■ Given task a ■
Duplicate the loan agreement passage below, everything from "All notices and" down to "facsimile telephone number.", with no changes.

■ Passage given ■
──────────────────────────────

Notwithstanding the foregoing, [Merrill Lynch] shall not be obligated to make any WCMA Loan, and may, without notice refuse to honor any such request by Customer, if at the time of receipt by [Merrill Lynch] of Customer's request: (i) the making of such WCMA Line of Credit would cause the WCMA Maximum Line of Credit to be exceeded. . . . The making by [Merrill Lynch] of any WCMA
Loan at a time when any one or more of said conditions shall not have been met shall not in any event be construed as a waiver of said condition or conditions or of any Default, and shall not prevent [Merrill Lynch] at any time thereafter while any condition shall not have been met from refusing to honor any request by Customer for a WCMA Loan.
Section 3.7(a) of the Loan Agreement states, in part:
No failure or delay on the part of [Merrill Lynch] in exercising any right, power, or remedy pursuant to this Loan Agreement or any of the Additional Agreements shall operate as a waiver thereof, or the exercise of any other right, power, or remedy. Neither any waiver of any provision of this Loan Agreement or any pf the Additional Agreements, nor any consent to any departure by Customer therefrom, shall be effective unless the same shall be in writing and signed by [Merrill Lynch].

Lastly, Section 3.7(c) of the Loan Agreement states:

All notices and other communications required or permitted hereunder shall be in writing, and shall be either delivered personally, mailed by postage prepaid certified mail or sent by express overnight courier of by facsimile. Such notices and communications shall be deemed to be given on the date of personal delivery, facsimile transmission, or actual delivery of certified mail, or one business day after delivery to an Express Overnight Courier. Unless otherwise specified in a notice sent or delivered in accordance with the terms thereof, notices and other communication in writing shall be given to the parties hereto at their respective addresses set forth at the beginning of this Loan Agreement, or, in the case of a facsimile transmission, to the parties at their respective regular facsimile telephone number.

──────────────────────────────

■ Given task b ■
Set down the records, everything from the line containing "Given the fingers" down to the end of the records, word for word. Leave out any pictures.

──────────────────────────────

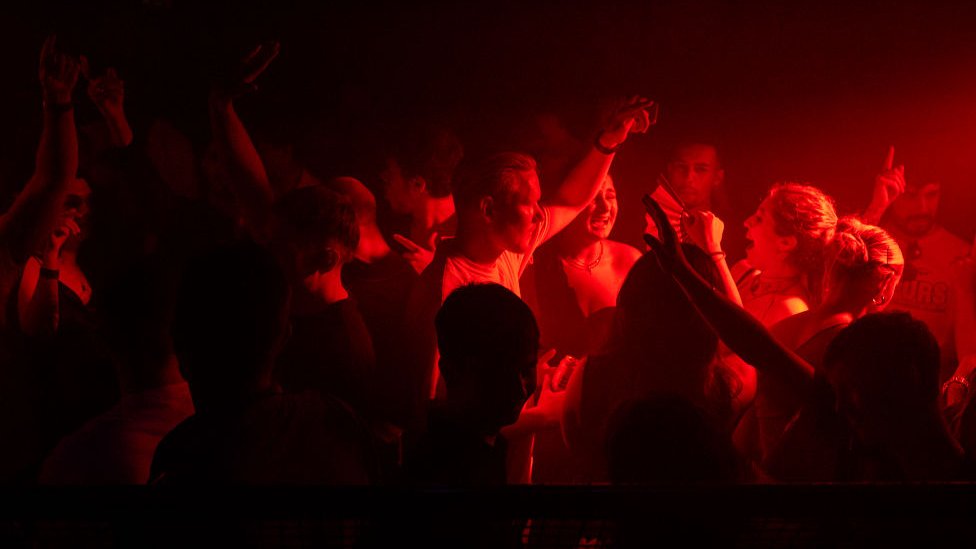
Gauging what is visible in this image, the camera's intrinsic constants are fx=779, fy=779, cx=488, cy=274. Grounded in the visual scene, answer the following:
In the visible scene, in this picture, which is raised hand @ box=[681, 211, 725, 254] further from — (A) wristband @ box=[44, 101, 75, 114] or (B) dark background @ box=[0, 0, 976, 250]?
(A) wristband @ box=[44, 101, 75, 114]

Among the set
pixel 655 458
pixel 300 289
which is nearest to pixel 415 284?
pixel 300 289

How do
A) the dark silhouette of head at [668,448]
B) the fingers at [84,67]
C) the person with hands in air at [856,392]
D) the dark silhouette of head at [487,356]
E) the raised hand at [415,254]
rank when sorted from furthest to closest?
the fingers at [84,67]
the raised hand at [415,254]
the person with hands in air at [856,392]
the dark silhouette of head at [487,356]
the dark silhouette of head at [668,448]

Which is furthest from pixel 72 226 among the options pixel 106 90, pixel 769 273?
pixel 769 273

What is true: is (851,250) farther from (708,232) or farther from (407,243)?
Result: (407,243)

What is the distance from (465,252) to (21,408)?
2289 mm

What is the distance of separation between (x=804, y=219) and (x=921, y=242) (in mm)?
804

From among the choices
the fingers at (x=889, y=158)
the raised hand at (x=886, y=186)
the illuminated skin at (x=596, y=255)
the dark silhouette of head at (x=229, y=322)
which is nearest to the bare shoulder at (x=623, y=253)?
the illuminated skin at (x=596, y=255)

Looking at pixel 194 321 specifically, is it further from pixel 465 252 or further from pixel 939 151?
pixel 939 151

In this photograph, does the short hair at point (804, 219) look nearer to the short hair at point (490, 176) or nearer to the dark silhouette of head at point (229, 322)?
the short hair at point (490, 176)

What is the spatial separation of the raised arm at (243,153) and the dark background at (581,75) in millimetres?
75

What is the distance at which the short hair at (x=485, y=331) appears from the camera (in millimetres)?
1905

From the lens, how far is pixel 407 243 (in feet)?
12.9

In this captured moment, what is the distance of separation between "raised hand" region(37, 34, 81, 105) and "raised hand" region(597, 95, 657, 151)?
2.74 m

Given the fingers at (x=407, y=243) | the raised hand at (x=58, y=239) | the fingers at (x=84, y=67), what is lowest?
the raised hand at (x=58, y=239)
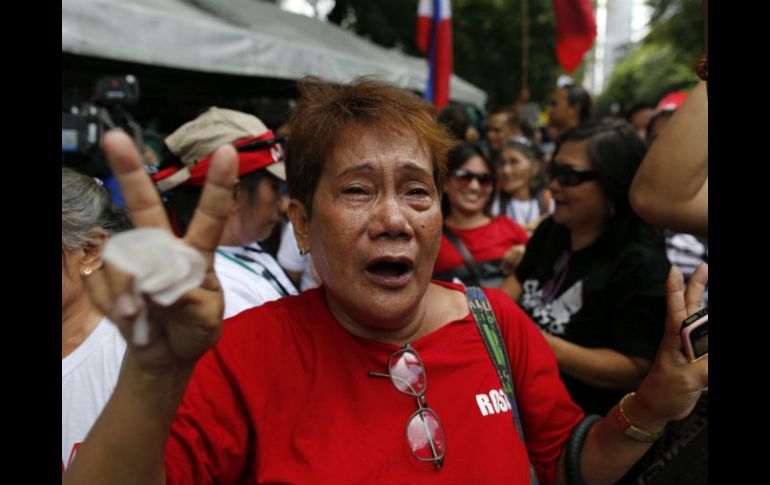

──────────────────────────────

■ Correct output a ■
All notices and other communications required or permitted hereunder shall be in writing, and shall be either delivered personally, mailed by postage prepaid certified mail or sent by express overnight courier of by facsimile. Such notices and communications shall be deemed to be given on the date of personal delivery, facsimile transmission, or actual delivery of certified mail, or one business day after delivery to an Express Overnight Courier. Unless otherwise specified in a notice sent or delivered in accordance with the terms thereof, notices and other communication in writing shall be given to the parties hereto at their respective addresses set forth at the beginning of this Loan Agreement, or, in the case of a facsimile transmission, to the parties at their respective regular facsimile telephone number.

■ Correct output b ■
Given the fingers at (x=407, y=243) | the raised hand at (x=58, y=239) | the fingers at (x=84, y=67), what is lowest?
the raised hand at (x=58, y=239)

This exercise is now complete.